TASK PROMPT
Answer these questions about the forum discussion of warships in HoI2 and HoI3 below:
1. According to the discussion, what do ships from different nations share in HoI2?
2. What fear does one poster have about being able to customize ships in HoI3?
3. Which areas does the discussion suggest Germany and the UK might each focus on?

SELECTION
"""
You have a militarist regime that boasts it's mighty warships. One of them sinks in combat. People think you might suck as a ruler. Makes sense to me.

dagas said:
I don't understand. In HoI2 two ships from different nations are identical as long as they have the same class.
In HoI2 ships from different nations share an abstract level (not class) and they have the same values based on that abstraction. A player knows they're equivalent, but not equal.
My fear with HoI3, with the ability to customize the ships, is that players and the AI will always build the biggest-and-best possible every time, so in practise that ability will result in every ship having the same guns, same engine, same hull, etc etc etc.

In HoI3 they have the potential to be different because it's unlikely that we will be able to research every category fully so perhaps Germany will focus in defense and speed while UK focus on guns and range or whatever they decide which means that the ships will be different.
Perhaps, but we don't know how it will be.
"""
DATA EXTRACT
"""
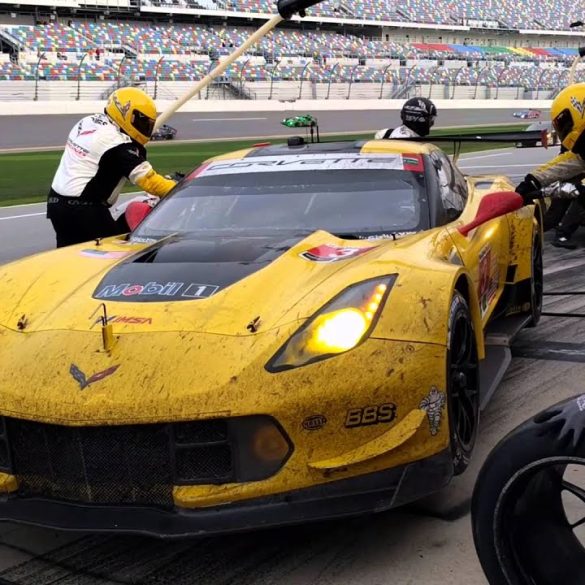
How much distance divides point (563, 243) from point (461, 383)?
"""
EXERCISE ANSWER
1. They share an abstract level (not class), and they have the same values based on that abstraction.
2. Players and the AI will always build the biggest and best possible ships, so every ship will end up with the same guns, engine, and hull.
3. Germany might focus on defense and speed, and the UK on guns and range.